▸ **Kurze Aufgabe A**
Woher stammt laut dem Text über Warhol und Haring der Titel der Ausstellung im Museum Brandhorst?
▸ **Kurze Aufgabe B**
Schreibe den Text über die Ausstellung zu Andy Warhol und Keith Haring im Anschluss an seinen letzten Satz weiter.

======== Textabschnitt ========

Sie waren Popstars, charismatische Netzwerker und (Selbst-)Vermarktungsgenies: Andy Warhol und Keith Haring gehören nicht nur zu den berühmtesten Künstler:innen der zweiten Hälfte des 20. Jahrhunderts. Sie revolutionierten auch die etablierten Vorstellungen von Kunst und ihrer Verbreitung. Warhols poppige Bilder oder Harings tanzende Figuren sind Teil unseres kollektiven Bildgedächtnisses und in Werbung, Mode, Musik, und Film bis heute allgegenwärtig. Trotz großem Altersunterschied und verschiedenen Stilen waren die beiden Künstler Freunde und Weggefährten. Sie begegneten sich in der New Yorker Kunst- und Clubbingszene und beeinflussten einander – und viele andere.
Das Museum Brandhorst präsentiert die weltweit erste umfassende institutionelle Ausstellung, die sich beiden Künstlern widmet. Der Titel der Schau ist dem Motto von Keith Harings Geburtstagsfeiern entlehnt: "Party of Life" erzählt vom Kosmos der 1980er- Jahre, von MTV, Discos, Voguing, Hip-Hop, New Wave und Graffiti. In diesem Umfeld zeichnet die Ausstellung Warhols und Harings Künstlerfreundschaft nach. Dabei offenbart sie Parallelen in ihrem künstlerischen Selbstverständnis, ihrer Offenheit für Kooperation und gemeinschaftliche Projekte sowie in ihrer inklusiven Haltung: Kunst und ihre Botschaften sollten möglichst viele Menschen erreichen.
Andy Warhol (1928–1987) und Keith Haring (1958–1990) kamen beide aus christlich geprägten Familien aus Pennsylvania. Als junge homosexuelle Männer ließen sie die heteronormativen Strukturen jedoch früh hinter sich – beide zog es nach New York (wenn auch um 30 Jahre versetzt). Als Mitbegründer der Pop-Art hat Warhol das Verständnis von Kunst, aber auch den Kunstbegriff verändert und war maßgeblich prägend für den jungen Haring. Dieser hinterließ Tausende "Subway Drawings" (1980–1985) im öffentlichen Raum der New Yorker U-Bahn, setzte seine Kunst in aktivistischen Plakatkampagnen ein oder eröffnete 1986 mit Unterstützung von Warhol den Pop Shop, wo er von ihm selbst und anderen Künstler:innen entworfene T-Shirts, Buttons und Poster verkaufte. Warhols Spätwerk ist in dieser Zeit geprägt von unzähligen Auftragsarbeiten und Porträts berühmter Persönlichkeiten, aber auch von einer Rückkehr zur Malerei und der Hinwendung zu existenziellen und provokanten Themen: Gemäldegruppen wie "The Last Supper" (1984–1986) "Hammer and Sickle" (1975–1976) oder "Ladies and Gentlemen" (1975) zeugen von seinen präzisen Beobachtungen zu drängenden gesellschaftlichen Fragen. Warhol produzierte auch Fernsehsendungen. 1979 bemalte er einen Rennwagen und gestaltete damit das bekannteste Art Car für die deutsche Autofirma BMW. Die Ausstellung zeigt, wie sich die beiden Künstler von einem elitären Kunstbegriff distanzierten und mit dem Kommerz flirteten. Beide Künstler nutzten ihren unverwechselbaren Stil und verbreiteten ihn in verschiedensten Medien, Kanälen und Räumen – fast wie heutige Influencer:innen.

======== Bereitgestellte Daten ========

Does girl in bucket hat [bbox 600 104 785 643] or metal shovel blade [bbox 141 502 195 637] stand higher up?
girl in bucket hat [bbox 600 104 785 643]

========

▸ **Antwort zur Übung A**
Er ist dem Motto von Keith Harings Geburtstagsfeiern entlehnt.

▸ **Antwort zur Übung B**
Andy Warhol und Keith Haring schöpften aus dem lebendigen Nachtleben und der Sub-, Celebrity- und Clubkultur in New York. Warhols Factory, aber auch Nachtclubs wie das Studio 54, Paradise Garage oder Club 57 galten nicht nur als Schmelztiegel für Experimente und Gemeinschaft, sondern auch als Orte des Austauschs und der Kollaborationen. Es entstanden Werke zwischen Warhol und Haring, wie Malereien, die sie Madonna zur Hochzeit schenkten, oder Plakate wie das für das 20. Montreux Jazz Festival. Haring inszenierte Warhol in seinen Arbeiten als "Andy Mouse", indem er seinen älteren Kollegen und Mentor mit Walt Disneys Mickey Mouse verschmelzen ließ. Warhol wiederum porträtierte Haring mit seinem Partner Juan Dubose oder fing ihn in persönlichen Aufnahmen am Strand ein.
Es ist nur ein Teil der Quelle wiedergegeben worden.